Anderson was shocked that it was Milo, out of all the possible outdoor cats her neighbor could have targeted, to be the subject of such legal scrutiny. A respectful neighborhood cat, Milo is neutered and up-to-date on all of his vaccines, as kittens can first receive vaccinations at just six to eight weeks old. According to Anderson, he is even micro-chipped and poses no threat or disturbance to their neighborhood.
As of now, Anderson is primarily concerned about her furry friend who spends a lot of his time on their front lawn. She is also worried about any other family that has an indoor/outdoor cat who likes to frolic in the yard and garden, spaces that the average household spends $503 to maintain. Anderson is fairly certain that most people don’t know that an unusual ordinance prohibiting animals, even cats, from being outside exists.
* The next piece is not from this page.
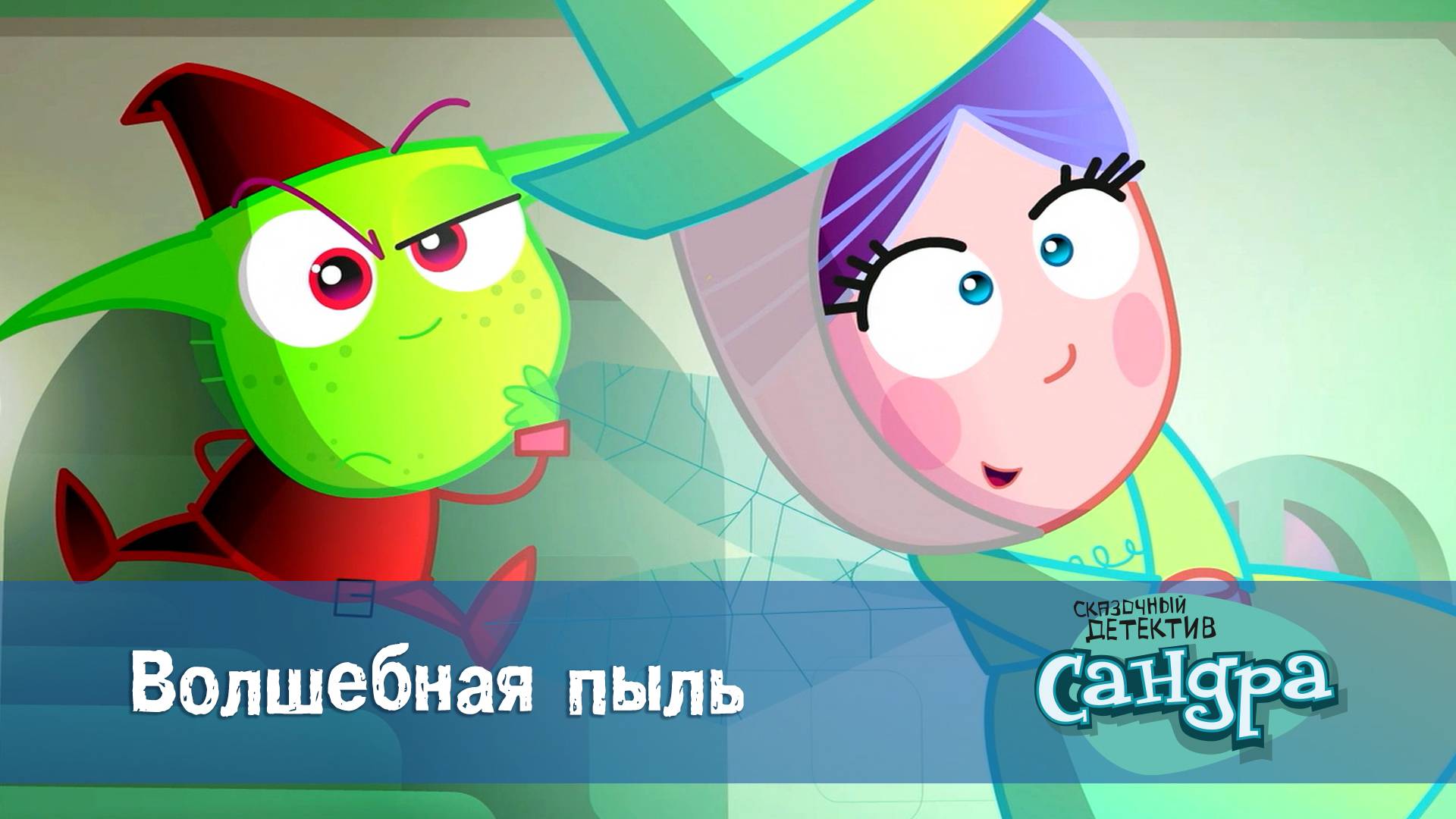 Сандра - сказочный детектив, 1 сезон, 4 серия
“It sounded like the ordinance was kept vague for a reason so if there are strange circumstances, they can do something about that, but this just feels like animal control being out of control,” Anderson said.
Anderson still needs to call for her court date to take care of the misdemeanors. If she goes to court, Anderson will have to stand in front of a judge deciding her and Milo’s combined guilt and stenographer typing over 225 words per minute about the feline’s criminal incident. Fortunately, it’s not likely that Anderson will have to go through all of this. G.L. Critchfield, the City Attorney for Murray, has said that they have decided to dismiss the charge against the lawn-loving feline due to how minor the violation is.
Despite how antiquated the law is, Critchfield does not foresee the city making any amendments to the current ordinance. As Anderson guessed, the city wants to leave the language vague so that unlawful animals could be large ones such as llamas, which are over twice the size of alpacas, or small ones like a simple cat. The city intends to leave the ordinance just as it is to cover the broad range of animals they encounter.
To avoid getting on the neighborhood’s feline most-wanted list, Milo may just have to find a new spot to nap for the time being.